(This post is cowritten with Casey Baker, from Resolute Racing Shells.)
The trim of a shell is an interesting measurement. Interesting mainly because few rowers pay attention to it. Really interesting because it is a place where you can pick up some quick speed with very little effort.
The trim is how level the boat is when it is sitting in the water. The goal of properly trimmed shell is to have the boat as close to level as possible throughout the entire stroke cycle. All things equal, a properly trimmed boat will be faster than a shell that is not trimmed.
When people are added to a shell the trim will change. And with moving seats, and moving mass, the trim of your boat will even change during the stroke. And significant differences can slow you down.
Many rowers and coaches have placed little if any focus on a shell’s trim. And because of this the trim could be a secret weapon for you.
To utilize your new secret weapon, you should first determine if your hull’s trim is where you need it. Try these two methods to determine if your trim is right for you.
Method #1: Quick Method
Put your boat in the water. Then put your rowers in. Take a 3-foot-long level and put it on the gunwale. Have the rowers come to the catch. Then have the rowers come to the finish, and then sit at the mid drive. Notice the reading of the level in all three positions.
How were the readings?
At the mid drive, was the level centered? At the catch was there a slight stern drop? At the finish, a slight bow drop? If any of those readings were off more than just slightly you might have an issue.
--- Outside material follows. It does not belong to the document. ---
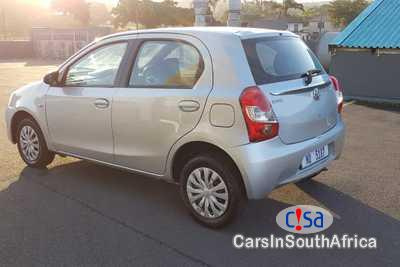 Picture of Toyota Etios 1.5 Manual 2014 in Northern Cape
If from this quick test, you think you have a problem, then you should probably adjust your trim (and I’ll discuss that in the next post). If you want more specific information about how severe your trim-issue might be, try this . . .
Method #2: Advanced Method
Get some pinstriping tape, black in the case of a white boat, about 1/8” thick, and make three hash marks with the tape on the bow and stern of the boat just like you would see on a ship. This tape is wrapped around the bow, as well as the stern to show on both sides of the boat.
Make the top and bottom pinstripe 1cm above and below the middle stripe. Also make the middle stripe the longest, like 2” on each side and the upper and lower stripe shorter, like 1 ½ inches. You can set the marks from an empty boat in dead flat water, or with a crew loaded in the boat. The goal is to have the marks give you your indication of trim both bow and stern.
Now put your team in the boat, and have them row. What are you noticing on the trim markers? Significant drop to bow or stern? These markers will not only give you an idea of whether you have a problem, but how significant the issue might be.